Metin parçası
ORTADOĞU'DA SAVAŞLAR YATAK ODASINDA ÇÖZÜMLENİR


Şamlı ve şanlı şair, yazar ve en çok diplomat Nizar Amcam ile hayali bir ropörtaj gerçekleştirdik. İlk misafirlerimi memnun etmenin yolunun zamanlararası etkileşim ile mümkün olacağını düşündüm. Kendisi ile annelerimizin dilinde konuştuk ve bunları devletlerimizin dili ile yazıya geçtik. O 98’de göçtü, ben 98’de doğdum.

"Nizar Bey, ne için yazıyorsunuz?"
"Kurtarmak için…"
"Neyi kurtarmak için?"
"Kelimeleri…"
"Nereden?"
"Kontrol mahkemelerinden!"

Kabbani, "kelimeleri kontrol mahkemelerinden kurtarmak için" yazdığını aktarıyor. Bu mahkemeler bazen Cahiliye Dönemi, bazen ülkesi, bazen insanları ve bazen de bizzat kendisiydi. İç savaş döneminde Lübnan’da en çok kendi soydaşlarını karşısına alarak yer aldı. Bu durum eşi Balqıs al-Rawi’nin öldürülmesi ile daha da perçinlendi. Irak’ta ve Suriye’de çokça eleştirildi ve "Araplık Bilincini" ayaklar altına aldığı ileri sürüldü. Kendisine "alık" diyenleri şiirine işledi ve aldırış etmedi. Erkeği kadınlaştırmak değildi maksadı, erkeği evcilleştirmekti. Bunu da kadının varlığının yeniden anlam kazanmasıyla mümkün olacağını düşündü. Arap şiirinin katı, eril olduğundan yakındı. Bastırılamayan erkekliğin kelimelere sirayet ettiğini ve bunun içsel bir eksiklik olduğunu aktardı. Arap olmayanlar onu zaten desteklemezdi. Peki, asıl desteklemeyenler kimlerdi? Cevabını gayet iyi biliyorsunuz. Bırakalım di’li geçen zamanları!

Veri kesiti
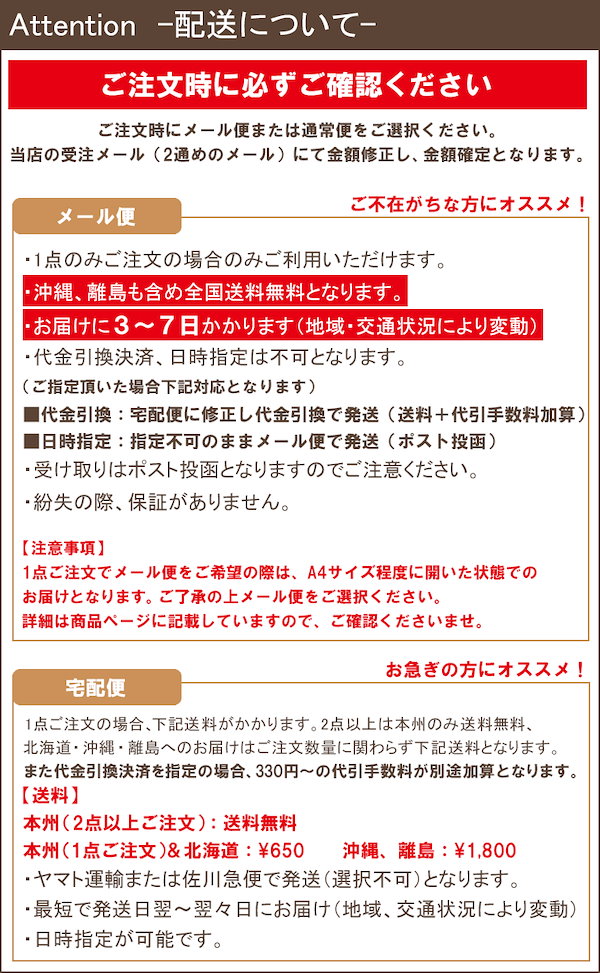 宅配便チケット 本州以外は受注後金額変更 - ギフトラッピング用品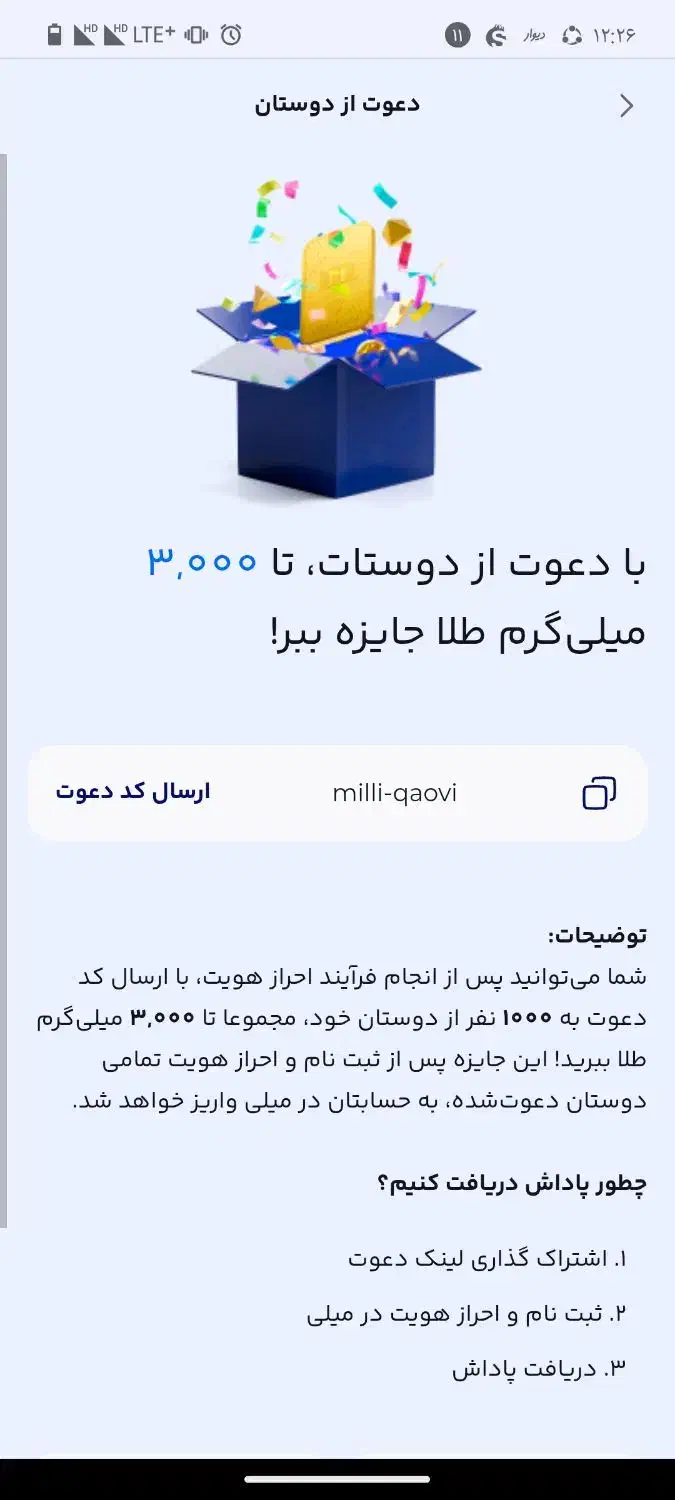 ۵میلی گرم طلای رایگان|کارت هدیه و تخفیف|آزادشهر, |دیوار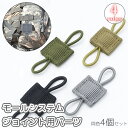 送料無料 モールシステムジョイント用パーツ 4個セット タクティカルバックパック バッグ用アクセサリー ホルダー ミリタリー サバゲー アウトドア MOLLE ...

Etkinlik listesi
1. Nizar Kabbani hakkındaki metne göre Kabbani kelimeleri kurtarmak için yazdığını söylüyor; onları nereden kurtarmak istiyor?
2. Nizar Kabbani hakkındaki metni son cümlesinden sonra aynı üslupla sürdürün.

Görevlerin yanıtları
1. Kontrol mahkemelerinden.

2.
Ortadoğu'da yıllardır süren  iç savaşların gerçek nedenini cinsiyet ideolojisiyle açıklar Kabbani. Ona göre yaşanan savaşların, idari, iktisadi ve siyasi sıkıntıların ardında hep erkekler bulunur. Ataerkil toplumun konumlandırdığı kadının özgürlüğünden vazgeçerek köleleştirilmesini kabullenemez, kadının toplumda daha aktif ve yön gösterici olması gerektiğini savunur. Cinsel baskı altında yaşayan bir kadının eşine ve yuvasına mutluluk sunamayacağının altını çizer. Özetle olan bitenlerin "dış güçlerle" değil de "iç güçlerle" bağlantısı olduğunu vurgular. "Şairlerin bir dönem gül yaprakları ile beslendiğinden, Arap Asrı gelince de diktatörlerin kucağında uyuduğundan" yakınır.

Mazlumun halini anlamanın en iyi yollarından biri bir dönem zalim olmak mı yoksa zalimi oynamak mıdır? Cinsel güdünün yarattığı gereksiz saldırganlığa ve dolaylı yoldan ortaya çıkan savaşlara dair düşüncesi Çağdaş Arap Şiirinin başına düşen bir elma etkisindedir. Sanıyorum "sultan alkışlayanı olmayan" her Arap Şairinin başına geleceği gibi "Gerileme Kitabına Dipnotlar" adlı şiiri ile 1967’de tüm Arap dünyasında yasaklanmıştır.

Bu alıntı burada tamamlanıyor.